Electric vehicles with renewables integration in electrical power systems: A review of technologies, uncertainties and optimization allocations
Abdullah M. Shaheen, Aya R. Ellien, Adel A. Abou El‐Ela, Ali M. El‐Rifaie
Abstract
-Electric vehicles (EVs) are becoming a key part of future transportation and energy systems as the world moves towards decarbonization and sustainable mobility. This review explores the evolution, classification, and technical architecture of EVs, emphasizing their integration within renewable energy-powered electrical networks. It examines the main EV technologies, such as battery systems, drivetrains, and charging infrastructure, highlighting recent advancements such as fast-charging capabilities and bidirectional energy flows (e.g., V2G, V2B). A critical analysis of energy storage technologies and battery management systems (BMS) is presented, addressing their influence on vehicle performance and grid interaction. To deal with the unpredictability that comes with EVs and renewables, the study examines many ways to simulate uncertainty, such as Monte Carlo simulation, Markov chains, copula functions, point estimate methods, and neural networks. These tools are essential for forecasting load demand, charging behavior, and battery performance in dynamic grid conditions. Furthermore, the paper surveys recent optimization frameworks developed for planning and operation of EV infrastructure, focusing on objectives such as loss minimization, voltage profile improvement, cost reduction, and environmental impact mitigation.
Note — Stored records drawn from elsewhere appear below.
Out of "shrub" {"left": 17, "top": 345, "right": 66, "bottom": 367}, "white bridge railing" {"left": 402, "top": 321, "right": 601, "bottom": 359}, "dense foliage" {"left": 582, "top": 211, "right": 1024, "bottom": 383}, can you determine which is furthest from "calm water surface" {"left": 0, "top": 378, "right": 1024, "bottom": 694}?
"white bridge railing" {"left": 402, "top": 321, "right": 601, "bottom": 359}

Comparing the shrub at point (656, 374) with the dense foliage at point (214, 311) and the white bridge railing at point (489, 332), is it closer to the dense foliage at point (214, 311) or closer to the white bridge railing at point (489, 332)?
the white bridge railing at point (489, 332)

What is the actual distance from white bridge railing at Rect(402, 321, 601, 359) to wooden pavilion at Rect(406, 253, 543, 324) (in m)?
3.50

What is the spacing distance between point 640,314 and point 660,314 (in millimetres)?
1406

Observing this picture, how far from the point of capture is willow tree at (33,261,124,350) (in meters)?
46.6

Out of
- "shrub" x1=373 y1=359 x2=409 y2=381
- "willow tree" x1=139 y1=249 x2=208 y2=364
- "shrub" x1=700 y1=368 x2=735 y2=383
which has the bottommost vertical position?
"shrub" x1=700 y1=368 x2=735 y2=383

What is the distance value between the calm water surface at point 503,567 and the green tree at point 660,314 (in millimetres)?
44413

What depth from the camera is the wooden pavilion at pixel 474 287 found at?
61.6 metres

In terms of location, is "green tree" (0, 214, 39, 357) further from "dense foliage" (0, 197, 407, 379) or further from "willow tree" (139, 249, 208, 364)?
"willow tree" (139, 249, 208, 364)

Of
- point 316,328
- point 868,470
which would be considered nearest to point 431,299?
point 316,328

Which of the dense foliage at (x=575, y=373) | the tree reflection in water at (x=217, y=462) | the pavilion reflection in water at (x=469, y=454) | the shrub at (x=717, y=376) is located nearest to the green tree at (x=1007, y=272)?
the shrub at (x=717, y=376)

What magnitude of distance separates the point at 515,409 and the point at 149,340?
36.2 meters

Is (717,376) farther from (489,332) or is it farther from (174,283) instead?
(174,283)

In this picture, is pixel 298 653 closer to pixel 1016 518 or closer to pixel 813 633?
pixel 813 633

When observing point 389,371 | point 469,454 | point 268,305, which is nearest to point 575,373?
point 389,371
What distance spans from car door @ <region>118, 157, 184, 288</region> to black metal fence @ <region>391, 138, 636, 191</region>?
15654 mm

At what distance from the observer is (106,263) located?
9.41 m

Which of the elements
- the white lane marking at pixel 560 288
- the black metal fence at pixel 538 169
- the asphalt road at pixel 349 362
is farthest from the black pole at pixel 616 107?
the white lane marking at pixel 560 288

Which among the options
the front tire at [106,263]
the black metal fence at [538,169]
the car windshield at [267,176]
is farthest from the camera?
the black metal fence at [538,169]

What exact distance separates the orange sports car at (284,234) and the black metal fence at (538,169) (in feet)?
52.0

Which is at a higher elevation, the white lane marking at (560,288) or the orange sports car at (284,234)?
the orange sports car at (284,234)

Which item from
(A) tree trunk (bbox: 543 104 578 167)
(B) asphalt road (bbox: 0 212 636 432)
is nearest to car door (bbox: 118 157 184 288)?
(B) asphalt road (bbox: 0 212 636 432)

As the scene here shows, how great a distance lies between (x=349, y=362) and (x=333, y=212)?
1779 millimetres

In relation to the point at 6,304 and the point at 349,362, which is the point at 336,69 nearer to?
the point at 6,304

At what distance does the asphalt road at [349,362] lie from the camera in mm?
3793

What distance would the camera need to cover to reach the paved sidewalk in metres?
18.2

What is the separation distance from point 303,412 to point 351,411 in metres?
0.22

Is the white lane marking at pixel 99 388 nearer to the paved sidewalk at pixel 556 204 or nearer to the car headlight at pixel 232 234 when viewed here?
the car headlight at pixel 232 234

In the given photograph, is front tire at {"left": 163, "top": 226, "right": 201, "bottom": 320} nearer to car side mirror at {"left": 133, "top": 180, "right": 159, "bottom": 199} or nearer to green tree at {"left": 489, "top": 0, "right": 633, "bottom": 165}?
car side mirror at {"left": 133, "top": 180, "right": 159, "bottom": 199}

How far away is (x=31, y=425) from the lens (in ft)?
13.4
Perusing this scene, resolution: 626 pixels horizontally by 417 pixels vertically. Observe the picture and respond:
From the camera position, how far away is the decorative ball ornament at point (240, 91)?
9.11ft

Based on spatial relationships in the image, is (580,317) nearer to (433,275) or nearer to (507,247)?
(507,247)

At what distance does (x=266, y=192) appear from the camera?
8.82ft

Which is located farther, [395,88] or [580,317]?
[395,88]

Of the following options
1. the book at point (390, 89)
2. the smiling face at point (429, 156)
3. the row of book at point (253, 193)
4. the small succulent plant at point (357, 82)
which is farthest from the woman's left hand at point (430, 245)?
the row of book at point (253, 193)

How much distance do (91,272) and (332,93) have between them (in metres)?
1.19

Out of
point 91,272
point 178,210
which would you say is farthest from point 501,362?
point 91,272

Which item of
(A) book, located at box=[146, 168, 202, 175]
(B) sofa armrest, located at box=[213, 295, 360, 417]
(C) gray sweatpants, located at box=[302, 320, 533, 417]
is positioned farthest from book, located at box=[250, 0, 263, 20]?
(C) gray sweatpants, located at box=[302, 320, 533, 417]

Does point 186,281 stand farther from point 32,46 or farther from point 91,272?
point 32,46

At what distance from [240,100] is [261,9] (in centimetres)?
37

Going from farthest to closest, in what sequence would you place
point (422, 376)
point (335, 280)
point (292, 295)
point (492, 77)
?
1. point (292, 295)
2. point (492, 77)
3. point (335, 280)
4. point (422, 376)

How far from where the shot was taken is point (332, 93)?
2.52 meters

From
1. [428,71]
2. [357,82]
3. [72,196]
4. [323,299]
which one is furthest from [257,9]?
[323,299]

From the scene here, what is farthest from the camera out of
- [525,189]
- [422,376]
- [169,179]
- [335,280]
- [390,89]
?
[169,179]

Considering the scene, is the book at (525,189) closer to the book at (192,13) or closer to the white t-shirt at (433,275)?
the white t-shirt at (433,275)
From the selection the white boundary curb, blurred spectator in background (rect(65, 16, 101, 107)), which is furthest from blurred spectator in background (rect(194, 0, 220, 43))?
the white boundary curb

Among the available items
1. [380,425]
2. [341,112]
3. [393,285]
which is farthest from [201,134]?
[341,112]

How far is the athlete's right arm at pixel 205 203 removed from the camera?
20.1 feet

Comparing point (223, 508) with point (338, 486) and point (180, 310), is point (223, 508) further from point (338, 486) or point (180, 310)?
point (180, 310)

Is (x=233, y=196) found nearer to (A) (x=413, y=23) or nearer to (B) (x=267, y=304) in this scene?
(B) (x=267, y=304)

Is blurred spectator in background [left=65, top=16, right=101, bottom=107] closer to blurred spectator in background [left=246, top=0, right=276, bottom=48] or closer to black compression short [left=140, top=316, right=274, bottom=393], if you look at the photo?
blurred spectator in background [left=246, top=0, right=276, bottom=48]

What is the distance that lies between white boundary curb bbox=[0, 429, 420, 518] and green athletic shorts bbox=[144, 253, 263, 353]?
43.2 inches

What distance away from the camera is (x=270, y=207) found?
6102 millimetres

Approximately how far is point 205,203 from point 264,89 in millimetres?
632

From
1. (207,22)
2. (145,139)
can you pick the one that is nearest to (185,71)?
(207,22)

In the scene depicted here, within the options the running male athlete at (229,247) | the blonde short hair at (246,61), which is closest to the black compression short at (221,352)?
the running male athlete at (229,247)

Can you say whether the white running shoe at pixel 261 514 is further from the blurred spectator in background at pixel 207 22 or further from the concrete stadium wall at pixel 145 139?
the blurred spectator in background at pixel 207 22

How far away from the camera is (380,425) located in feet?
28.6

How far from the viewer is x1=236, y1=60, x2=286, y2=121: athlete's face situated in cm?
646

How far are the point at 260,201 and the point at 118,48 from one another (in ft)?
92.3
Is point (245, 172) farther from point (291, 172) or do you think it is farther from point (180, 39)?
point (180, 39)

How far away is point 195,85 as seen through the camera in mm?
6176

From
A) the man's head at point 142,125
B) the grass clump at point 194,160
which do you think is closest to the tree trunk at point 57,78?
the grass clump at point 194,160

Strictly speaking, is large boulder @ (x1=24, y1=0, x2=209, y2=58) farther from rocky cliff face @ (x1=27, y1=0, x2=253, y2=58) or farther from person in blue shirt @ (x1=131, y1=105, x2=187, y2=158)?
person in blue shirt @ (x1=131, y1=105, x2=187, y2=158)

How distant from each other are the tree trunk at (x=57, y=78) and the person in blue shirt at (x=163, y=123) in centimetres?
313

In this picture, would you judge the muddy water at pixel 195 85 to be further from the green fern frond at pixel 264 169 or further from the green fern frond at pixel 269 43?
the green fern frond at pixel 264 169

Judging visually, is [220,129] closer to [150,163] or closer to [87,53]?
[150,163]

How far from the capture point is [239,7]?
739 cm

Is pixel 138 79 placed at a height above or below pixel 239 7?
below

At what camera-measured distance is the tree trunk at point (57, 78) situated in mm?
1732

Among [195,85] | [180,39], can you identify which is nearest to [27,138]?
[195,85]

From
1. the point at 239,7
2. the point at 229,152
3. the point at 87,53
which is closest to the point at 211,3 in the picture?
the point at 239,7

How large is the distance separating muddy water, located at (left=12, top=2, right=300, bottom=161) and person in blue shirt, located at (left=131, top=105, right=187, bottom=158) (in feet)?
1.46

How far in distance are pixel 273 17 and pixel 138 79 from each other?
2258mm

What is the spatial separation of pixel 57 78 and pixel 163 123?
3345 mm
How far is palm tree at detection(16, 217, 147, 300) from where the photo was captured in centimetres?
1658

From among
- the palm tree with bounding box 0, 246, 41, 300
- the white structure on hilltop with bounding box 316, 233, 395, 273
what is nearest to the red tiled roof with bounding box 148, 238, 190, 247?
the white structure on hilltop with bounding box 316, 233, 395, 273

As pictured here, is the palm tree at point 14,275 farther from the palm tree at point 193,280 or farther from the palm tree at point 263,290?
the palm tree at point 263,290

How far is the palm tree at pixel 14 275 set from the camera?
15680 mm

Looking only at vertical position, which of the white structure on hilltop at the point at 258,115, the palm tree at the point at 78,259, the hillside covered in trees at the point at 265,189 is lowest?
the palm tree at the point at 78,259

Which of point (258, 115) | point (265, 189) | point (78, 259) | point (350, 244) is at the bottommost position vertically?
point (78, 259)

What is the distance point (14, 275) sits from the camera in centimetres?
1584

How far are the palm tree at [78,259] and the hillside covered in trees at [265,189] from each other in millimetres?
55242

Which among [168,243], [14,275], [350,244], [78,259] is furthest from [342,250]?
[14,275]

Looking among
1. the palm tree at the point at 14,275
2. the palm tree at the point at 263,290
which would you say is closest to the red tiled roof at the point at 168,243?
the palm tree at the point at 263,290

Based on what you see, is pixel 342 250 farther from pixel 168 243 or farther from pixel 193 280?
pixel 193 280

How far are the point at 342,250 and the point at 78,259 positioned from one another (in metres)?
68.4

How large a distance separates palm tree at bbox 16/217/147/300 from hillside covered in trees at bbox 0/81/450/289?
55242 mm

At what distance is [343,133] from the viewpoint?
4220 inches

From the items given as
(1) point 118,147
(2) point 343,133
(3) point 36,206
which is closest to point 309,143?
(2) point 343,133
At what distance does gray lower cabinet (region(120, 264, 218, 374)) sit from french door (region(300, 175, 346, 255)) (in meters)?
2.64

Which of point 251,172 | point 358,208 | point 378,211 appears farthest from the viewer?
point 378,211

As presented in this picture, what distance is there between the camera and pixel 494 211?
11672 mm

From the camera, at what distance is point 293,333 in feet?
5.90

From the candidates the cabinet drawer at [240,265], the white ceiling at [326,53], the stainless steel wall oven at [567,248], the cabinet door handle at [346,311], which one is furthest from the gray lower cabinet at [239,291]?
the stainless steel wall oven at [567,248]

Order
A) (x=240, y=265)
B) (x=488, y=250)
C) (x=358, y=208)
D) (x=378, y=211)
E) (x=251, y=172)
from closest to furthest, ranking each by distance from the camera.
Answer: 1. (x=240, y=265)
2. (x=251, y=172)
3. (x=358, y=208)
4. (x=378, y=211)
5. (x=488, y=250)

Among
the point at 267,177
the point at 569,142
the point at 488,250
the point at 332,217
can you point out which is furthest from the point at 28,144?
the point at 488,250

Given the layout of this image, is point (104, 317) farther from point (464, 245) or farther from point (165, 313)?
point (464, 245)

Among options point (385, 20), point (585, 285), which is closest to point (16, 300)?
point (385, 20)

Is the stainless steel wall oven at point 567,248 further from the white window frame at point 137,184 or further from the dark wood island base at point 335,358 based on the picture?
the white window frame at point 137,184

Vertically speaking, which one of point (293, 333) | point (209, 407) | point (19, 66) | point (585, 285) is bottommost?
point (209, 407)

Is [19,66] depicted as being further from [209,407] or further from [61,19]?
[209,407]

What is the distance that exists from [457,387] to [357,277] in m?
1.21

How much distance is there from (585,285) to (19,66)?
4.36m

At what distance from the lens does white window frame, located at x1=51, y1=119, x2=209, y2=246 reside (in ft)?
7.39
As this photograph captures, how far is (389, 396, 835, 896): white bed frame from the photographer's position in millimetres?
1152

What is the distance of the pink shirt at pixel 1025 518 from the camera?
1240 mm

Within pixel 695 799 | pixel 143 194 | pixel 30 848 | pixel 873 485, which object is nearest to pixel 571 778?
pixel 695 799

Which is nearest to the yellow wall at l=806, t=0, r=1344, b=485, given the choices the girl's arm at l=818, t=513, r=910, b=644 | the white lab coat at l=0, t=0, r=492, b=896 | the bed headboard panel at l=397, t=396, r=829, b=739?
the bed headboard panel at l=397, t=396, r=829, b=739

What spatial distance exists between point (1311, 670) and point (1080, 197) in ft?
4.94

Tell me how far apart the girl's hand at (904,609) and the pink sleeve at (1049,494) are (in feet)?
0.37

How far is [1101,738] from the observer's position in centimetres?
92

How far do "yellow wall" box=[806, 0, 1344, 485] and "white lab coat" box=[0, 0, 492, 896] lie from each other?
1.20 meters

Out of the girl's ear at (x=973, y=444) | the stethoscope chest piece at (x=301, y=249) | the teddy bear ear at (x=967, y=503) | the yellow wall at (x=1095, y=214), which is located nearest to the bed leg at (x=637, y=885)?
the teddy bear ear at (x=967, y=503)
This study observes common research gaps by considering a number of different studies, including limited treatment of unbalanced distribution networks, insufficient real-time control strategies, and the underutilization of advanced optimization methods for large-scale deployment. The study reveals that EVs can enhance electrical systems by integrating with renewable energy sources, and suggests future research to overcome technical hurdles and expedite their adoption in modern power grids. • Reviews EV technologies: batteries, drivetrains, and charging infrastructure. • Covers uncertainty modeling using MCS, Markov chains, and neural networks. • Analyzes optimization methods for EV planning in power distribution networks. • Identifies research gaps in electrical distribution systems and real-time control. • Supports cleaner grids by integrating EVs with renewable energy sources.